Democratic benchmarks have been expressed in Koliba’s prior published work drawing on legal and normative features of liberal democracies that he distilled down to seven accountability standards:
- The centrality of citizen authority.
- Checks on the concentration of power.
- Protection and expansion of individual rights.
- The practice of tolerance of differences.
- Forbearance toward democratic institutions.
- Appeals to reason and truth claims.
- The importance of institutional continuity and professional discretion in the operations of democratic governments.
In his new scholarly analysis, Koliba applied these standards of accountability to detailed timelines of events that unfolded around the two crises. The author used critical event analysis, a method often used by historians to understand how historical events lead to substantive ruptures in the stability of states and societies.
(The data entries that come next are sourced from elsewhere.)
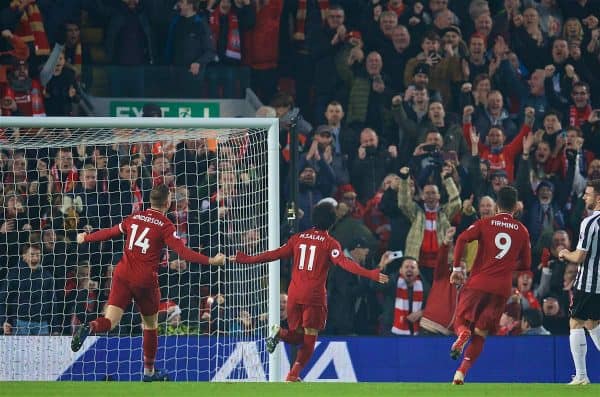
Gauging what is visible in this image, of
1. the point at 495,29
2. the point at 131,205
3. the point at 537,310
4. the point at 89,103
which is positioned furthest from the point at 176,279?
the point at 495,29

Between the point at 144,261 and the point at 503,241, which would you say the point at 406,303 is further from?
the point at 144,261

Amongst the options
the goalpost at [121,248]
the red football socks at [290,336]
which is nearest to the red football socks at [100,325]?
the red football socks at [290,336]

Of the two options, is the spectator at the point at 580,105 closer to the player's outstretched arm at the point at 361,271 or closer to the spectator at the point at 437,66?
the spectator at the point at 437,66

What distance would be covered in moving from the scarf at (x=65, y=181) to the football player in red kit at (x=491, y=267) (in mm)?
4504

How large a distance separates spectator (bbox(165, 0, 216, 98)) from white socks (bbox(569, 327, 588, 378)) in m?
6.37

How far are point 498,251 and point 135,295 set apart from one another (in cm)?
300

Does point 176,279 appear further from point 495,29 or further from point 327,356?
point 495,29

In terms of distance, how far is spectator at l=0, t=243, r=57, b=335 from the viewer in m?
14.1

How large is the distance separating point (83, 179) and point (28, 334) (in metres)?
1.59

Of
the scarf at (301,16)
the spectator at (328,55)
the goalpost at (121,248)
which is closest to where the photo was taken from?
the goalpost at (121,248)

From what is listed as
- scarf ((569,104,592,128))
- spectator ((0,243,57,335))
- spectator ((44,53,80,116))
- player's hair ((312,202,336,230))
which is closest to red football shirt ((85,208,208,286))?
player's hair ((312,202,336,230))

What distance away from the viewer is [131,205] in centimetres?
1458

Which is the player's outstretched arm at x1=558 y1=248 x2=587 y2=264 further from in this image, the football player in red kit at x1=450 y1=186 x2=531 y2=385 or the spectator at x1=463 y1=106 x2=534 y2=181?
the spectator at x1=463 y1=106 x2=534 y2=181

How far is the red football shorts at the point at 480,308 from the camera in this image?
11789 millimetres
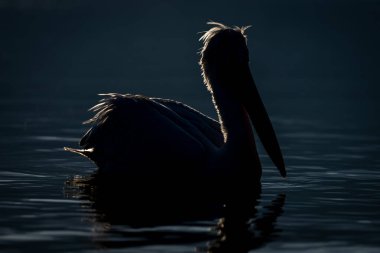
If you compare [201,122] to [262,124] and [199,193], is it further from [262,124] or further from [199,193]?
[199,193]

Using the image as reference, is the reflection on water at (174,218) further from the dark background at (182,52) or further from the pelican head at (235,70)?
the dark background at (182,52)

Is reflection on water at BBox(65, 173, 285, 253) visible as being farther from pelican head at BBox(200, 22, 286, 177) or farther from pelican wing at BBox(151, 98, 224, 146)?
pelican wing at BBox(151, 98, 224, 146)

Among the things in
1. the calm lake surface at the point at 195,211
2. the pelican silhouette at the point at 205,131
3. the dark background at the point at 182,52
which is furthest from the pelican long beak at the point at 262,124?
A: the dark background at the point at 182,52

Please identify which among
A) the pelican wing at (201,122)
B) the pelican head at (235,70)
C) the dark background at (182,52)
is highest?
the pelican head at (235,70)

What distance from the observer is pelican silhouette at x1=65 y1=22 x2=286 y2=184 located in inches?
476

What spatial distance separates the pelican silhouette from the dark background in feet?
27.8

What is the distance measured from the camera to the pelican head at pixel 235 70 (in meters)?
12.5

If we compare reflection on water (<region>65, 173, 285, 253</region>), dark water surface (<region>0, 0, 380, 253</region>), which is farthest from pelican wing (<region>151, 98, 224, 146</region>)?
reflection on water (<region>65, 173, 285, 253</region>)

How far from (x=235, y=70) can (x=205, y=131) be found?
86 centimetres

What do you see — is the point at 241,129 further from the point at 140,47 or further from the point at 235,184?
the point at 140,47

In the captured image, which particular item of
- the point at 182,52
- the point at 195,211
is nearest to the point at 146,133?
the point at 195,211

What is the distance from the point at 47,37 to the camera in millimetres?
119812

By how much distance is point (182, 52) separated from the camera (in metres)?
104

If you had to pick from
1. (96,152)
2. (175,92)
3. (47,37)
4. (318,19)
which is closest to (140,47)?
(47,37)
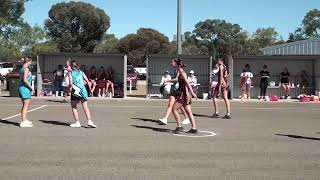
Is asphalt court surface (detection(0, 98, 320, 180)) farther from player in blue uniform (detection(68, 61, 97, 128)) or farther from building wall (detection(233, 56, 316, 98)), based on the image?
building wall (detection(233, 56, 316, 98))

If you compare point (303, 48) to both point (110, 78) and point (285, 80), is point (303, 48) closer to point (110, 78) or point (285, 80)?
point (285, 80)

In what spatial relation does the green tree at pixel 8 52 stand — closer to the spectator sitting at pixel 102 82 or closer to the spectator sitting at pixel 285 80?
the spectator sitting at pixel 102 82

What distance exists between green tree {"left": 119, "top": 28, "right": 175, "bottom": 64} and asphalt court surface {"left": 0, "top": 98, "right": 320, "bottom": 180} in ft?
249

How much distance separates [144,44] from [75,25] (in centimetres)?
1219

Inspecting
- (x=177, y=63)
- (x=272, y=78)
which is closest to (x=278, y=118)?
(x=177, y=63)

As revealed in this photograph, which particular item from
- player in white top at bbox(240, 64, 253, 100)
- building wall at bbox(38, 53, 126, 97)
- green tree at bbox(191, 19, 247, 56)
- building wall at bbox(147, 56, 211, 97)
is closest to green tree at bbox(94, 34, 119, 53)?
green tree at bbox(191, 19, 247, 56)

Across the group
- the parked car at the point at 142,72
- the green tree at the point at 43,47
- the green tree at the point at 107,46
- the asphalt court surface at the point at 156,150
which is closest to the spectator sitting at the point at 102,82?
the asphalt court surface at the point at 156,150

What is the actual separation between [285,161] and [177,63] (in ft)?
14.4

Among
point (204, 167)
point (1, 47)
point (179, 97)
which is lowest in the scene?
point (204, 167)

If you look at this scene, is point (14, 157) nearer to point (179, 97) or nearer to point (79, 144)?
point (79, 144)

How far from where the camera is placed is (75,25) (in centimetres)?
8950

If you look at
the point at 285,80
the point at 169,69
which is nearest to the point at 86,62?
the point at 169,69

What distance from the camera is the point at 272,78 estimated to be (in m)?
28.9

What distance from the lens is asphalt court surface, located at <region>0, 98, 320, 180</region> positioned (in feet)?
27.4
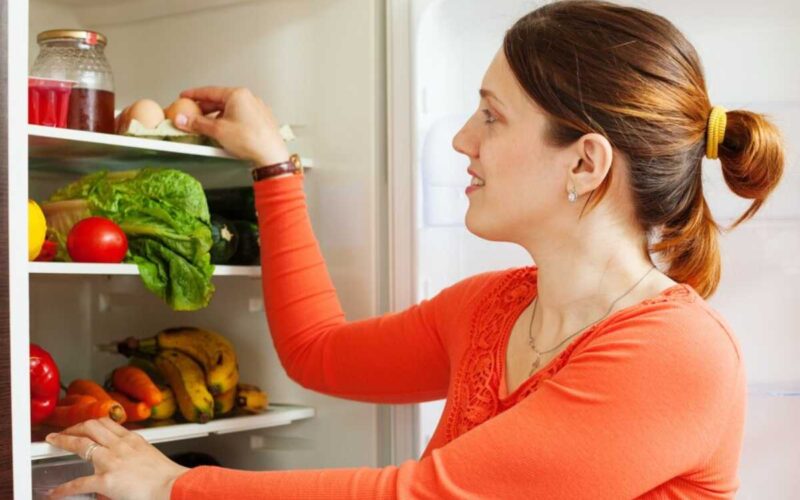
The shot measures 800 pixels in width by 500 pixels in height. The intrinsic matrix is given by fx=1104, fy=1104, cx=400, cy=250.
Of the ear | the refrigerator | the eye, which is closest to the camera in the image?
the ear

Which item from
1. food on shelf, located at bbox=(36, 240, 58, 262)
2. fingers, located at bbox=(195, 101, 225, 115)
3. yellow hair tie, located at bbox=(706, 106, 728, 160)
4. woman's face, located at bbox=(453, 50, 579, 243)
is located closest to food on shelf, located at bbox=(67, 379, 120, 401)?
food on shelf, located at bbox=(36, 240, 58, 262)

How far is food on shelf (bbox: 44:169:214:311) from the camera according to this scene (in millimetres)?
1560

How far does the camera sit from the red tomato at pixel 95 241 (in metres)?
1.47

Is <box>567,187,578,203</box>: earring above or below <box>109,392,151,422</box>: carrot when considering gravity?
above

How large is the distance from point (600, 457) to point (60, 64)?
0.90m

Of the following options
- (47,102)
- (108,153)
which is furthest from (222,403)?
(47,102)

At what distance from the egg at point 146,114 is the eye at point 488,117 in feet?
1.66

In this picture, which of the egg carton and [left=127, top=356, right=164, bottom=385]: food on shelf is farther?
[left=127, top=356, right=164, bottom=385]: food on shelf

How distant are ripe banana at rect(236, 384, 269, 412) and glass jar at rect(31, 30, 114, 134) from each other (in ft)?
1.56

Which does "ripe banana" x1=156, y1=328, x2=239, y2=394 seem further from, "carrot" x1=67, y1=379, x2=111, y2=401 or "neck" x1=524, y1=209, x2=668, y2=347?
"neck" x1=524, y1=209, x2=668, y2=347

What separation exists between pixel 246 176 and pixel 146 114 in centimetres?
24

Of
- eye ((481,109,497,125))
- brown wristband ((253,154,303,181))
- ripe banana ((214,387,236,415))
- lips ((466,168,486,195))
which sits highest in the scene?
eye ((481,109,497,125))

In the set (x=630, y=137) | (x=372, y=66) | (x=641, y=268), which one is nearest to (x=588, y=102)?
(x=630, y=137)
Each crisis ruptured democratic standards, according to Koliba, with both cases transgressing three standards in particular: those relating to reason and truthfulness, forbearance toward democratic institutions and professional discretion.
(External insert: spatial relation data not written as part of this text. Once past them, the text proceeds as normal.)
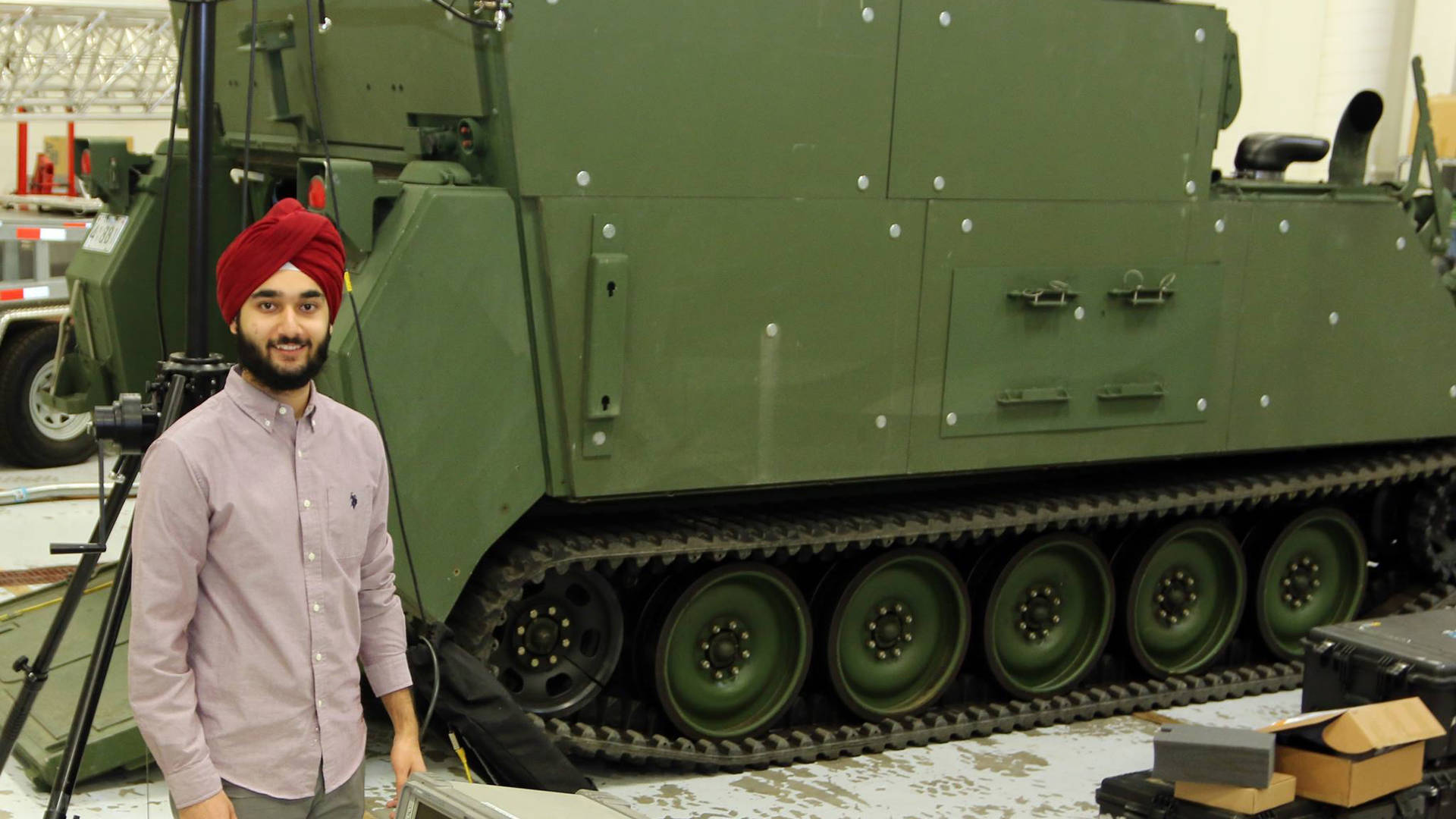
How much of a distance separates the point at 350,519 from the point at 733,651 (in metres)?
2.58

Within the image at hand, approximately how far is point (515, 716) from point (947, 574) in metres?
1.82

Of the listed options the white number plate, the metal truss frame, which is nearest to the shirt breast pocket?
the white number plate

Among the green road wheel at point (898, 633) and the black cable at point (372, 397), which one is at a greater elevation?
the black cable at point (372, 397)

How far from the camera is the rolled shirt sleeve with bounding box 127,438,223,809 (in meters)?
2.52

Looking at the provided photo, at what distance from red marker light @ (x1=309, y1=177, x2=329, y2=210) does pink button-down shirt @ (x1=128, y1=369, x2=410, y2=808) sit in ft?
5.66

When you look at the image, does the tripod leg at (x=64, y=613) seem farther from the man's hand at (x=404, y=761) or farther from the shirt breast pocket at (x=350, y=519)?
the man's hand at (x=404, y=761)

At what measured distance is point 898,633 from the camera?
218 inches

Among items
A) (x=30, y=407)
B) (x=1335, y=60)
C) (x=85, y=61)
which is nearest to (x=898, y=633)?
(x=30, y=407)

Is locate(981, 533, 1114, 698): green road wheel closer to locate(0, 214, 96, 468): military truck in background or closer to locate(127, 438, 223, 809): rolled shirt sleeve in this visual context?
locate(127, 438, 223, 809): rolled shirt sleeve

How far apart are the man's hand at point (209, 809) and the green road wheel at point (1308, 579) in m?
4.56

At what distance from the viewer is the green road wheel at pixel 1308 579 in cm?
625

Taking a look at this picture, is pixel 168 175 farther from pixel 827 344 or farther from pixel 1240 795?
pixel 1240 795

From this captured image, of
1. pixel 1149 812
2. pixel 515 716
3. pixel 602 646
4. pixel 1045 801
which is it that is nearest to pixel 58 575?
pixel 602 646

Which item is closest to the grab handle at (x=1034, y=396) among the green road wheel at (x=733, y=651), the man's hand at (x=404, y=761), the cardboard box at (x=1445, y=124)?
the green road wheel at (x=733, y=651)
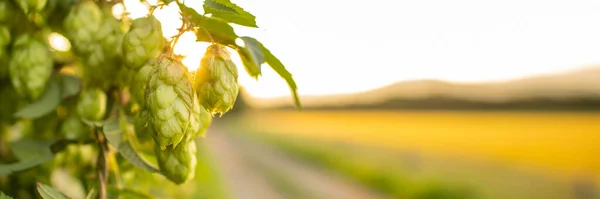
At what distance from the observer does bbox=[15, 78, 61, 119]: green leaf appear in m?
1.28

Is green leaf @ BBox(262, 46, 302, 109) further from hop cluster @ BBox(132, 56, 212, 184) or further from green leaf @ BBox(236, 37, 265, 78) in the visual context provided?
hop cluster @ BBox(132, 56, 212, 184)

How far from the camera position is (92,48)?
3.98 ft

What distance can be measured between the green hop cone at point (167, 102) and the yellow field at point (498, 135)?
16.5 metres

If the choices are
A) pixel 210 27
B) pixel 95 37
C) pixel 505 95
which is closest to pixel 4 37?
pixel 95 37

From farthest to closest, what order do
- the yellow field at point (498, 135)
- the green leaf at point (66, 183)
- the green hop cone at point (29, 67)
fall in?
the yellow field at point (498, 135) < the green leaf at point (66, 183) < the green hop cone at point (29, 67)

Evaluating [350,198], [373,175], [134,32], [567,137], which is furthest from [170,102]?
[567,137]

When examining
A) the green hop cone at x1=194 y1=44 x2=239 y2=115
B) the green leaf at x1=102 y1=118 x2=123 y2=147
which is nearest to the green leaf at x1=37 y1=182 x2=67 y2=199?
the green leaf at x1=102 y1=118 x2=123 y2=147

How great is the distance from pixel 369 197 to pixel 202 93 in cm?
1764

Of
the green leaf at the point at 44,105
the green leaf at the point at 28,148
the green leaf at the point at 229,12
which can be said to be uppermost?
the green leaf at the point at 229,12

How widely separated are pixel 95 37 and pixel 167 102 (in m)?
0.46

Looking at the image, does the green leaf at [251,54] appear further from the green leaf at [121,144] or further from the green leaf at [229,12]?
the green leaf at [121,144]

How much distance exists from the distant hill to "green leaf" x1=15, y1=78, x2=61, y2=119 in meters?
27.1

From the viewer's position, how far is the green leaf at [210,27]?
1.07m

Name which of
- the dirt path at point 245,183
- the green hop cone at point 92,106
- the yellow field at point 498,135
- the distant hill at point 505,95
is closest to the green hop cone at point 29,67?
the green hop cone at point 92,106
Both crises transgressed the truthfulness standard of liberal democracy, Koliba wrote, as President Donald Trump spread falsehoods regarding the origins of COVID-19, the effectiveness of unscientific treatments and the ways to mitigate and prevent its spread. The president also made repeated claims of election fraud before and after the election, including filing 82 lawsuits, 78 of which were rejected by the courts, ultimately resulting in a net gain of only 486 additional votes for the incumbent.
Both crises also undermined the professional discretion of government professionals and the legitimacy of public health and elections administration institutions of the nation, according to the KU author.
“As a public administration scholar, this is concerning. If a CEO of a manufacturing company said ‘don’t buy our product,’ they’d be fired in a minute,” Koliba said. “But the president undermined the very systems he was leading and entrusting to provide valuable public services: public health and free and fair elections. That he was and is able to do so is a profound shift from precedence and, I argue, a breakdown in accountability.”
By reconstructing the timelines of the two crises and studying instances of when the standards of democracy were transgressed, Koliba said he hoped the public may reach a better understanding of when and why transgressions of democratic standards are happening.
Koliba noted the legacy of both crises:
- In recent months, Trump has made public comments about the nationalization of the electoral system, bolstering the narrative that the current “electoral system is illegitimate,” according to Koliba.
- Reflecting on the lasting impacts to public health policy, Koliba pointed to recent decisions to pull back on the scope of recommended childhood vaccines from a Centers for Disease Control and Prevention (CDC) advisory panel of political appointees, which suggests that the skepticism toward the professional and scientific consensus on matters of public health continues.
“The president’s efforts to govern through executive orders, censor speech, extend federal policing authorities and require new hires to federal service to take loyalty tests all appear to offer new examples of the erosion of democratic standards,” the KU author said.
“We need to continue to study the principles of democracy, how they are applied and how they may be violated,” said Koliba, who is director of KU’s Center for Democratic Governance. “By documenting democratic backsliding through a detailed study of critical events and clear benchmarks, I believe we can harness the tools of social science to ensure that we don’t erode democratic standards to the point of losing them.”
He said he hoped the analysis would be widely accepted by people across political divides.
“Essentially the democratic ideals we hold in common are what can and should be binding us together as a democratic society.”